Don Juan siguió explicando que en el momento en que uno cruza el peculiar umbral del infinito, sea deliberadamente o como en mi caso, inconscientemente, todo lo que le pasa a uno desde ese momento, ya no está exclusivamente en el dominio de uno, sino que entra en el reino del infinito.
– Cuando nos conocimos en Arizona, los dos cruzamos un peculiar umbral -continuó-. Y ese umbral no fue decidido ni por ti ni por mí; sino por el infinito mismo. El infinito es todo lo que nos rodea. -Dijo esto haciendo un gesto amplio con los brazos-. Los chamanes de mi linaje lo llaman el infinito, el espíritu, el oscuro mar de la conciencia, y dicen que es algo que existe allí afuera y que rige sobre nuestras vidas.
Podía realmente comprender todo lo que me estaba diciendo, y sin embargo, no sabía de qué demonios estaba hablando. Le pregunté si cruzar el umbral había sido un suceso accidental, resultado de circunstancias impredecibles regidas por el azar. Contestó que sus pasos y los míos fueron guiados por el infinito, y que circunstancias que parecían ser regidas por el azar fueron en esencia guiadas por el lado activo del infinito. Lo llamó intento.
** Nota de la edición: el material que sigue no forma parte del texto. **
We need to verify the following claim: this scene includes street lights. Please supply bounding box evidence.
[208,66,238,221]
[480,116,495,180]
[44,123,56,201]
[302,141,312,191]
– Lo que nos reunió a ti y a mí -siguió-, fue el intento del infinito. Es imposible determinar lo que es este intento del infinito, sin embargo está allí, tan palpable como tú y yo. Los chamanes dicen que es un temblor en el aire. La ventaja de los chamanes es el saber que existe el temblor en el aire y asentir a él sin más. Para los chamanes no hay cavilaciones, preguntas, especulaciones. Saben que todo lo que tienen es la posibilidad de unirse con el intento del infinito, y lo hacen.
Nada podría haber sido más claro que esos pronunciamientos. En cuanto a mí, la verdad de lo que me decía era tan auto-evidente que no me permitía pensar cómo tales aseveraciones absurdas podían parecer tan racionales. Sabía que todo lo que decía don Juan no sólo era una perogrullada, sino que podía comprobarlo al referirme a mi propio ser. Yo sabía acerca de todo lo que hablaba. Tenía la sensación de haber vivido cada vuelta de su descripción.
Allí terminó nuestra conversación. Algo pareció desinflarse dentro de mí. Fue en aquel instante cuando se me ocurrió que estaba perdiendo la cabeza. Había sido cegado por pronunciamientos estrafalarios y había perdido todo sentido concebible de la objetividad. A consecuencia, me fui de la casa de don Juan muy apresuradamente, sintiéndome amenazado hasta el corazón por un enemigo invisible. Don Juan me acompañó a mi coche, totalmente a sabiendas de lo que pasaba dentro de mí.
– No te preocupes -me dijo, poniéndome la mano sobre el hombro-. No te estás volviendo loco. Lo que sentiste fue un ligero toque del infinito.
Con el paso del tiempo, pude comprobar lo que don Juan había dicho de sus dos maestros. Don Juan Matus era exactamente como esos dos hombres a los que había descrito. Hasta diría que era una unión extraordinaria de los dos; por un lado, extremadamente callado e introspectivo; por otro, extremadamente abierto y ocurrente. El pronunciamiento más acertado de lo que es un nagual, y que articuló ese día en que lo encontré, es que el nagual está vacío, y que ese vacío no refleja el mundo sino que refleja el infinito.
Nada puede haber sido más acertado que esto con referencia a don Juan Matus. Su vacío reflejaba el infinito. No existía alboroto en él, ni aseveraciones sobre el yo. No había ni una pizca de necesidad de enojos o remordimientos. Era suyo el vacío del guerrero-viajero, avezado al punto que no da nada por supuesto. Un guerrero-viajero que nunca subestima o sobreestima nada. Un luchador callado y disciplinado, cuya elegancia es tan extrema que nadie, no importa cuánto se esfuerce por ver, encontrará la costura donde se une toda esa complejidad.